Érase una vez el Bar

Lo tenía todo: barra en ele, cuatro mesas de juego, sillas nuevas para sentarse y otras viejas donde apoyar los cubatas, unos bocadillos de salchichas que bien pudieran competir con cualquier exquisitez de la alta cocina, dos máquinas, un aseo, antes de la reforma, en el que ejercitar los bíceps contra la pared al cagar a pulso, una magnífica cristalera de dos por dos que se escapó viva por no haber nacido Casillas, Xavi, Iniesta y compañía unos años antes, un servicio de ropero que funcionaba hasta las cuatro de la madrugada, una clientela selecta y, sobre todo, un barman llamado Frutos que abría los paquetes de Fortuna por la parte de abajo y que no dudó el día que el Rafita le pidió un España por primera vez.

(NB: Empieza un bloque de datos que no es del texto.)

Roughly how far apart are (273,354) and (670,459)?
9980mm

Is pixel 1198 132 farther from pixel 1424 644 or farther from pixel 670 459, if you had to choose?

La Flor de Texas, o simplemente Frutos, era más que un bar. Era nuestra casa. Frutos, dame cambio. Frutos, otra ronda. Frutos, ¿qué se debe? Frutos, haz una raya. Frutos, apúntamelo... Seguro que todavía resuenan esas y otras frases parecidas entre las sandías y las cebolletas que hoy okupan el sitio sagrado que antes llenaban los naipes y las fichas de dominó.
 


Dos años ya sin Frutos. Tus chicos, huérfanos, desamparados, y discutiendo aún sobre dónde ir un miércoles a tomar algo y echar unas manos, no te olvidan.
  
 
Diferentes momentos en el bar: dominó, cartas, el amplio menú y, como no, Frutos poniéndole el abrigo a Rafita.